------ Source passage ------
Daschbach joined the firm in 2011, bringing an extensive background in the three main practice areas at Jones Swanson—environmental, commercial and international law.
She explained that she didn’t necessarily choose the areas of law she wanted to practice in but was guided into them through the cases she was assigned to.
“A good lawyer practices what’s in front of them,” Daschbach says. “We look for those cases that are high risk and that are intellectually stimulating with clients who really have a problem in front of them. The value of these cases is so significant for these clients.”
After graduating from Tulane University Law School, she practiced with the defense firm Sher Garner Cahill Richter Klein and Hilbert in New Orleans in construction litigation for five years. She then moved to New York City where she completed a master’s degree in comparative law at Columbia University.
She came back to New Orleans and joined Jones Swanson where she “slid over to the environmental side of law,” in 2011 leading the firm’s environmental litigation team.
“I fell into it with the aim of bringing structure and project management to a group of people,” she said. “I have been learning on the fly from managing this group and have since started managing our international practice that we started as well.”
In 2013, Daschbach led the firm’s landmark Southeast Louisiana Flood Protection Authority- East case against 97 oil companies.
“It was an enormous undertaking in every way,” she says. “We also were responsible for coordinating three different law firms, 20 lawyers and dozens of lobbyists. There was a political part of the case, the legal side and then communications part.”
She described how every day was new and brought “different bills that were targeting this legislation,” adding that the firm “had an enormous amount of blowback.”
“Not only did I come out of that as a different kind of lawyer with new competencies, but we were all different because of it. Our understanding of joint ventures is so much more mature,” she said. “When you represent a cause and a public body you have the inside information for something that is critical for the community. That enables us to educate, which became particularly important because you need to make sure the constituents understand.”
------
• **Given task a**: Which lines in the listing below contain the string "soil", with letter case counting? Pick out each such line and copy it in full.
------ Material supplied ------
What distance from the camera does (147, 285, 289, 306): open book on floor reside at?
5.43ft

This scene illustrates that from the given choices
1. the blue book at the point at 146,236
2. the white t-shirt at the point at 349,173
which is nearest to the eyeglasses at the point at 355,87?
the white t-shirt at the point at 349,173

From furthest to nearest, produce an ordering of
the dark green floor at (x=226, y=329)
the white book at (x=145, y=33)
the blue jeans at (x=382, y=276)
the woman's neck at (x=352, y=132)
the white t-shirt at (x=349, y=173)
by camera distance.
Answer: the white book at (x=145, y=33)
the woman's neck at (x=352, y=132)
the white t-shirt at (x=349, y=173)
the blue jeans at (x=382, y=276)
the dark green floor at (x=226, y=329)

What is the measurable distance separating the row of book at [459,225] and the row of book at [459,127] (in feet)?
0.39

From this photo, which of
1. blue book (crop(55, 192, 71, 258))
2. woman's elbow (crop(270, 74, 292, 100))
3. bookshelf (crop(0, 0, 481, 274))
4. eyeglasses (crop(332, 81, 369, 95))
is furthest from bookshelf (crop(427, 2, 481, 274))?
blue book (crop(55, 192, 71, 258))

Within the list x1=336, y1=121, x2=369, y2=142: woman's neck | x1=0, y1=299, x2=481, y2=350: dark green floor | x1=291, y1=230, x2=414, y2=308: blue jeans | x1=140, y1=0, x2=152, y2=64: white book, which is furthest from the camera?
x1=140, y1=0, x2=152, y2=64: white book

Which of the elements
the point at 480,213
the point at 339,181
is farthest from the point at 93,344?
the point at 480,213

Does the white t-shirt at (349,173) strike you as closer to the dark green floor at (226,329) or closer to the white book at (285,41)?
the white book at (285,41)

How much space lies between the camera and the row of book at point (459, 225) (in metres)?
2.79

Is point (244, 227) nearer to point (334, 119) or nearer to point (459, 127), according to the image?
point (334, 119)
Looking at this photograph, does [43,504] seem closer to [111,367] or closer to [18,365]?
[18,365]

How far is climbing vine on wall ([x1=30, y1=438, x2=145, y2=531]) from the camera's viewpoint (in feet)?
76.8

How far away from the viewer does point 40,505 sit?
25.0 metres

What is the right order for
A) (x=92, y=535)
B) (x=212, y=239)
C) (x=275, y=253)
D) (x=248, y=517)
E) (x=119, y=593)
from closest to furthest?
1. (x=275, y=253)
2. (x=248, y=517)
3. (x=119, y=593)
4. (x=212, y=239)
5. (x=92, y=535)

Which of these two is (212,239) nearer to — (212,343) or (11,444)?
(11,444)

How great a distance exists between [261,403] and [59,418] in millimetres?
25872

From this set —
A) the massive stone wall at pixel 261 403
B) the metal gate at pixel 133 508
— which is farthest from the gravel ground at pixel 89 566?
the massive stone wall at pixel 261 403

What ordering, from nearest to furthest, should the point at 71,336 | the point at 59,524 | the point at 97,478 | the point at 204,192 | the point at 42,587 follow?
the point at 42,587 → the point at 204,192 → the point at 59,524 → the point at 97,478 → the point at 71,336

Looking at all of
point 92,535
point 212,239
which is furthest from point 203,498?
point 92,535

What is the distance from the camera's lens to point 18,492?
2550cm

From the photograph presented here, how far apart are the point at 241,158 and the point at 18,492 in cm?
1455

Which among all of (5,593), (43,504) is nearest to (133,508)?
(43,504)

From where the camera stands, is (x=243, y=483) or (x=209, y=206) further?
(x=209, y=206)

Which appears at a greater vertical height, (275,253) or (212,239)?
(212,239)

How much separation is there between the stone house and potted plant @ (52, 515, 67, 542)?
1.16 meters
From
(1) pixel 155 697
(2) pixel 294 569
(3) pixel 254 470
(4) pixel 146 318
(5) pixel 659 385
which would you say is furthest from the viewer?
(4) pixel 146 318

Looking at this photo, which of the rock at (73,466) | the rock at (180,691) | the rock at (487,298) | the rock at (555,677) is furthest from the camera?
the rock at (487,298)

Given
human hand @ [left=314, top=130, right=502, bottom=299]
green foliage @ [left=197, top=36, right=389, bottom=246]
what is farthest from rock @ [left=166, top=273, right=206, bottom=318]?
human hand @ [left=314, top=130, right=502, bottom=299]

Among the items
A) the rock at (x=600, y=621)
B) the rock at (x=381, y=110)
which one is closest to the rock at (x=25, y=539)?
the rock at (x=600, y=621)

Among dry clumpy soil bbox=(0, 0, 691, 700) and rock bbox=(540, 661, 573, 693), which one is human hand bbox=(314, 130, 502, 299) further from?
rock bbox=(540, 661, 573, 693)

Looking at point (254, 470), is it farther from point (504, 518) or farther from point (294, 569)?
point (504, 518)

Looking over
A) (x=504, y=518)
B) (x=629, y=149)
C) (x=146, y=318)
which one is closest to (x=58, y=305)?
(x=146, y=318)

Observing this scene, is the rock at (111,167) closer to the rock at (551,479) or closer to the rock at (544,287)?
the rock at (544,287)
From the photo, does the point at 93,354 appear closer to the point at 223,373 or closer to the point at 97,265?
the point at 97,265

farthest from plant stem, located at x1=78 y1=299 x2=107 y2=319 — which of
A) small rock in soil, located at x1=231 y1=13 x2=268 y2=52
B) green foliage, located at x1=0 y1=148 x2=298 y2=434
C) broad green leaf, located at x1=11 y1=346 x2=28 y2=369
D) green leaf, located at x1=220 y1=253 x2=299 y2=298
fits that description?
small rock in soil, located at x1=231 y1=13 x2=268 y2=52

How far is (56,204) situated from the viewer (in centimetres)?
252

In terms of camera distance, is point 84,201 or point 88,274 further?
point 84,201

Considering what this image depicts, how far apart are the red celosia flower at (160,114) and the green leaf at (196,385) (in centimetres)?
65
------
• **Given task b**: Copy the part of the passage about Daschbach above that begins at the words "She explained that" and stops after "environmental litigation team.".

• **Task response a**:
Among dry clumpy soil bbox=(0, 0, 691, 700) and rock bbox=(540, 661, 573, 693), which one is human hand bbox=(314, 130, 502, 299) further from?
A) small rock in soil, located at x1=231 y1=13 x2=268 y2=52
small rock in soil, located at x1=231 y1=13 x2=268 y2=52

• **Task response b**:
She explained that she didn’t necessarily choose the areas of law she wanted to practice in but was guided into them through the cases she was assigned to.
“A good lawyer practices what’s in front of them,” Daschbach says. “We look for those cases that are high risk and that are intellectually stimulating with clients who really have a problem in front of them. The value of these cases is so significant for these clients.”
After graduating from Tulane University Law School, she practiced with the defense firm Sher Garner Cahill Richter Klein and Hilbert in New Orleans in construction litigation for five years. She then moved to New York City where she completed a master’s degree in comparative law at Columbia University.
She came back to New Orleans and joined Jones Swanson where she “slid over to the environmental side of law,” in 2011 leading the firm’s environmental litigation team.